- Entries shown
# # # # # # #

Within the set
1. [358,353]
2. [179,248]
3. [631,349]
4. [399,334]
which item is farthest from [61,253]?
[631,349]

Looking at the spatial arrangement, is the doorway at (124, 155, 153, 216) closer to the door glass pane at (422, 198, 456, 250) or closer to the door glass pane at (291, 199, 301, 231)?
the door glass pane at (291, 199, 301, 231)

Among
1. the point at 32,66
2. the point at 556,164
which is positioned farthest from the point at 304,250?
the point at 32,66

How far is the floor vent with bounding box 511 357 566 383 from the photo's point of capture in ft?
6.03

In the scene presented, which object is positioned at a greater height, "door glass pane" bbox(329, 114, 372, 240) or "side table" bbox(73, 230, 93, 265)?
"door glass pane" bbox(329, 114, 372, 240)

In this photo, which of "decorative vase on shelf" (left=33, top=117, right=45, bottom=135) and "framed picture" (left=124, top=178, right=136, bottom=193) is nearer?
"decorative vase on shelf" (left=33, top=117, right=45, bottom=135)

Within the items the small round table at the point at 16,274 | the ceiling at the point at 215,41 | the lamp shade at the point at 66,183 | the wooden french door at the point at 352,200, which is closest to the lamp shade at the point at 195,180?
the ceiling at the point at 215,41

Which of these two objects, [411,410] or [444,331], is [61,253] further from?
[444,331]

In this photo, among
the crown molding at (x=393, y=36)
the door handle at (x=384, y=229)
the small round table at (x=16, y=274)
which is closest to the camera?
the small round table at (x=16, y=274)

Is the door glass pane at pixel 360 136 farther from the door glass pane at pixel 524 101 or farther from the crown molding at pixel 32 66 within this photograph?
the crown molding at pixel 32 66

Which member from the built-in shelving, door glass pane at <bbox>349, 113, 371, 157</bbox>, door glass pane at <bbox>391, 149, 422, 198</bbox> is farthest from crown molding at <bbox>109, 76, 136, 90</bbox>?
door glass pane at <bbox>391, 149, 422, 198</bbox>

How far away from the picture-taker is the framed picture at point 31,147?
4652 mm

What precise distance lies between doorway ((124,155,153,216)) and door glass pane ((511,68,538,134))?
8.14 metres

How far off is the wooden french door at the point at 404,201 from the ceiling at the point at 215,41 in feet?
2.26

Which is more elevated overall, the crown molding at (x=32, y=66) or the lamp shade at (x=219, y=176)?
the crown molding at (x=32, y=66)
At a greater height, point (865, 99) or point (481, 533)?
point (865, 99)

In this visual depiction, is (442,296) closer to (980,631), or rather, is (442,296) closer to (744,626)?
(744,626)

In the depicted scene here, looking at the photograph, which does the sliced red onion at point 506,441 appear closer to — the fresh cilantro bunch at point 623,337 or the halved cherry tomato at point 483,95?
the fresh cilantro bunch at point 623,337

# # # # # # #

- Task objective
Retype the records word for word, starting at the line that contains "Which is more" and ending at the final line of the records.

- Answer to this exercise
Which is more elevated overall, the crown molding at (x=32, y=66) or the lamp shade at (x=219, y=176)?
the crown molding at (x=32, y=66)
At a greater height, point (865, 99) or point (481, 533)?
point (865, 99)

In this visual depiction, is (442,296) closer to (980,631), or rather, is (442,296) closer to (744,626)?
(744,626)

In the depicted scene here, looking at the photograph, which does the sliced red onion at point 506,441 appear closer to — the fresh cilantro bunch at point 623,337 or the halved cherry tomato at point 483,95?
the fresh cilantro bunch at point 623,337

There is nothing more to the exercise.